I confess that I don't quite buy that one. As Andrew points out, there is a distinction between government regulation of an industry and government production of the service that the industry supplies:
The first mistake is to make insurance voluntary when we don't subsequently exclude those who need care from getting it at the public's expense. We should make health insurance mandatory, but we should do so by putting the mandate on the individual, not the employer...
The second mistake is to allow the tax code to distort the type of insurance offered. Premiums are fully excludable from taxation, but out-of-pocket expenses are only imperfectly tax deductible. This generates extremely generous, first-dollar coverage and little incentive for individuals to economize on the care they receive. Rather than the Bush administration's proposal to make out-of-pocket expenses deductible via expanded medical savings accounts, I favor removing the excludability of health-insurance premiums from taxable income.
The third mistake is to force young workers to subsidize older workers in group health-insurance markets. Insurance is supposed to transfer resources from those who have unpredictably low expenses to those who have unpredictably high expenses.
I agree with Mark that the government should mandate coverage, but that doesn't mean the government should centralize the provision of services or dictate their terms. I would prefer to fix some of the obvious mistakes before making such radical changes to the system.
Andrew's diagnosis gets a second from Dr. Becker in this week's installment of the Becker-Posner Blog:
...many of the problems in the health system are correctable with the right policies. I believe the three most important defects are the over 40 million Americans who are not insured, the weak incentives to economize on unnecessary medical spending by most people covered by some form of health insurance, and the tying together of health insurance with employment as a result of special tax privileges provided to employers.
Arguably the best parts of President Bush's State of the Union address are his suggested reforms in the health care system. They do not fully attack all the problems, but they do offer significant improvements. I will concentrate particularly on his proposals to extend Health Savings Accounts (HSAs), and to improve the portability of health insurance when workers change jobs.
Professor Becker goes on to an extensive discussion of the HSA proposal, the benefits of such a plan, and a very wise observation about at least one of the costs:
President Bush has proposed changes in the health care system that initially will reduce tax collections and increase federal spending at a time when the US government is already spending too much and running a sizeable budget deficit. However, by making the health delivery system more efficient, this important set of proposals in the State of the Union address might end up raising tax collections, and certainly would improve the efficiency of the American economy.
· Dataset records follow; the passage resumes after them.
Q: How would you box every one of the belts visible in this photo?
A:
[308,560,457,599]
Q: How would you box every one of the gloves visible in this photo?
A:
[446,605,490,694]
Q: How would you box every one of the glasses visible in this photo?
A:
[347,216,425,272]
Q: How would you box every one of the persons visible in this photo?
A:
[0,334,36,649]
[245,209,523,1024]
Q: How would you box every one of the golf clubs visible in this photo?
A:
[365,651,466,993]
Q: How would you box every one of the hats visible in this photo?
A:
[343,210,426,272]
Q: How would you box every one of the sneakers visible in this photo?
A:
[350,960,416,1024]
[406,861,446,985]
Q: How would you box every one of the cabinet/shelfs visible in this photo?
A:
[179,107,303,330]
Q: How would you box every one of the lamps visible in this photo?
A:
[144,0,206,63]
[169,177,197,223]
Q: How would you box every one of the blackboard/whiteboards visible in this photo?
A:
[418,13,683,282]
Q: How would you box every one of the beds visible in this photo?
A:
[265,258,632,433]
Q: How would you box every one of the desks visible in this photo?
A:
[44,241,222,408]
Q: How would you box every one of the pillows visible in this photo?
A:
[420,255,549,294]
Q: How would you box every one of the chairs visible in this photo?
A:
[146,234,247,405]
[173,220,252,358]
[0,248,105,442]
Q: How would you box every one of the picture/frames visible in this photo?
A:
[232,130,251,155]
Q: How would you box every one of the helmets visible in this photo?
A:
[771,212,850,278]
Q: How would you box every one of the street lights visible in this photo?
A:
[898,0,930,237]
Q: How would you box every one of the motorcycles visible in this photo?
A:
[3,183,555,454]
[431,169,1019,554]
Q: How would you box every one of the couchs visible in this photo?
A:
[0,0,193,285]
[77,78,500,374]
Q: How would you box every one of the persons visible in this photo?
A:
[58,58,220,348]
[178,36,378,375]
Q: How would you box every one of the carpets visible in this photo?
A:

There are plenty of other interesting things in these two items -- the discussion, for example, of the Liebman-MacGuineas-Samwick social security reform proposal which I have endorsed (and which was met with a resistance I find as baffling as members of Congress giving themselves a standing ovation for doing absolutely nothing about fixing a system that clearly needs to be fixed).
Really, I beg you. Read the whole things.
UPDATE: William Polley agrees the key question is "How much social insurance should be provided by the government and how much should be provided by markets."
There is much relevant discussion at Angry Bear: here, here, and here. It's fair to say we've taken different sides on this one.
Kevin at Truck and Barter points to research by Alice Zawacki and Amy Taylor on the relationship between employer characteristics and the provision of health insurance benefits.
You'll find some thoughts about the Posner half of the Becker-Posner conversation at winterspeak.
Max remains a consistent reform-skeptic (at least as it relates to social security).